Written exercise 1 —
Copy out the entries from the line with "How far from the camera is (293,144) placed?" through the end of the entries, reproducing them word for word.

Text excerpt start

Integrated Layer Processing
• Integrated layer processing (ILP) technique can be used to
minimize the number of data transfers.
• The data manipulation steps from different protocol layers
are combined into a pipeline.
• A word of data is loaded into a register, then manipulated
by multiple manipulation layers while it remains in a
register, then finally stored – all before the next word of
data is processed.
• In this way, a combined series of data manipulations only
transfer data from memory to the CPU and back once,
instead of transferring the data once per distinct layer.
The difficulty is that different manipulations cannot be easily
integrated.
Copy-Avoiding Techniques
Relationship
NIC to NIC Transfers
• What we have discussed so far is to reduce
the number of copy operations required for
sending data from the user application,
through the OS, to the NIC.
• Here, we discuss the methods that can
reduce the number of copy operations
required for forwarding data from one NIC
to another NIC. (I.e., the system functions
as a routing or switching device.)
Techniques for NIC-to-NIC (1)
• Hardware streaming (peer-to-peer)
– The maximum achievable forwarding throughput is the
I/O bus bandwidth.
– The problem are that special hardware is required and
the OS has no chance to inspect/modify packets.
• As a result, some processing (e.g., routing table lookup) needs
to be performed by the CPU on NICs.
• However, due to economic, the CPU on NICs are often much
slower than the CPU on the system.
• DMA-DMA streaming
– The maximum achievable throughput is only ½ of the
I/O bandwidth.
– However, packets can be inspected/modified by the OS.
• E.g., routing table lookup
Techniques for NIC-to-NIC (2)
• OS kernel streaming
– Packets are first DMA’ed into memory.
– Packets then are read from memory to the CPU for
inspection or modification.
– Depending on the number of inspection/modification
and the memory system read/write throughput, the
achievable maximum forwarding throughput is further
limited by (memory throughput / number of read or
write).

Text excerpt end

Written exercise 2 —
Using the text on copy-avoiding techniques, say whether each statement agrees with it. Answer yes or no for each, and quote the deciding words. (a) DMA-DMA streaming lets the OS inspect or modify packets. (b) With hardware streaming, the highest forwarding throughput is half the I/O bus bandwidth. (c) The CPU on NICs is often much faster than the CPU on the system.

Extracted records start

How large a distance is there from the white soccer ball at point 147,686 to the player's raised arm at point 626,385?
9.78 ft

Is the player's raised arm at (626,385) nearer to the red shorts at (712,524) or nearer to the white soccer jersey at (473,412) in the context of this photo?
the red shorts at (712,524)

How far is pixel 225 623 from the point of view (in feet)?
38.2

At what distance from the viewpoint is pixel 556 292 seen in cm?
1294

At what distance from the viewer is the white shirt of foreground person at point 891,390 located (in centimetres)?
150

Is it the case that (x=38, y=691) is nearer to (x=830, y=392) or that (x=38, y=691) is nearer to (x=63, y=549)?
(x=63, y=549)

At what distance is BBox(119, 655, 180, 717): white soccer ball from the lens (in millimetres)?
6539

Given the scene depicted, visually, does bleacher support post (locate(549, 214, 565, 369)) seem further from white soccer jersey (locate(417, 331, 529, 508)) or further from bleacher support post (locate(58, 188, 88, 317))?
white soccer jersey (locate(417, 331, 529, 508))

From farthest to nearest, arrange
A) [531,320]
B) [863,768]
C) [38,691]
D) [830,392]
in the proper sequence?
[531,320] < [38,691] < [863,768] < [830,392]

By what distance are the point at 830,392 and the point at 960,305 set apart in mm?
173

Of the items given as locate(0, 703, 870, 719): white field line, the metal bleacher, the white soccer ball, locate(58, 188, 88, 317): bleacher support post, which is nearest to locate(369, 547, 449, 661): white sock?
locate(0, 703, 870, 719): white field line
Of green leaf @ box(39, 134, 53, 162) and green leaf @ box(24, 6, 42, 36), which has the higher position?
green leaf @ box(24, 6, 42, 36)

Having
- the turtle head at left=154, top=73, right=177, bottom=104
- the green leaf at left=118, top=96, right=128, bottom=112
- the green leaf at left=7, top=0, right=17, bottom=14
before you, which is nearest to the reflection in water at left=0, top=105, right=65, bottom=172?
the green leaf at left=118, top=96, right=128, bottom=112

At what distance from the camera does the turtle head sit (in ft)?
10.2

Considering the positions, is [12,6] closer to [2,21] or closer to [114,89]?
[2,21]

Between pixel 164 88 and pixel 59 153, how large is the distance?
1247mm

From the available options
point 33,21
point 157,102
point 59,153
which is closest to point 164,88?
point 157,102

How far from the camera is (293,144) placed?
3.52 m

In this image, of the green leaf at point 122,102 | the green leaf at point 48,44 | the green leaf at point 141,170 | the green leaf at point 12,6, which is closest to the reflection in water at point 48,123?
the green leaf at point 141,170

Extracted records end

Written solution 1 —
How far from the camera is (293,144) placed?
3.52 m

In this image, of the green leaf at point 122,102 | the green leaf at point 48,44 | the green leaf at point 141,170 | the green leaf at point 12,6, which is closest to the reflection in water at point 48,123?
the green leaf at point 141,170

Written solution 2 —
(a) Yes: "However, packets can be inspected/modified by the OS."
(b) No: "The maximum achievable forwarding throughput is the I/O bus bandwidth."
(c) No: "the CPU on NICs are often much slower than the CPU on the system."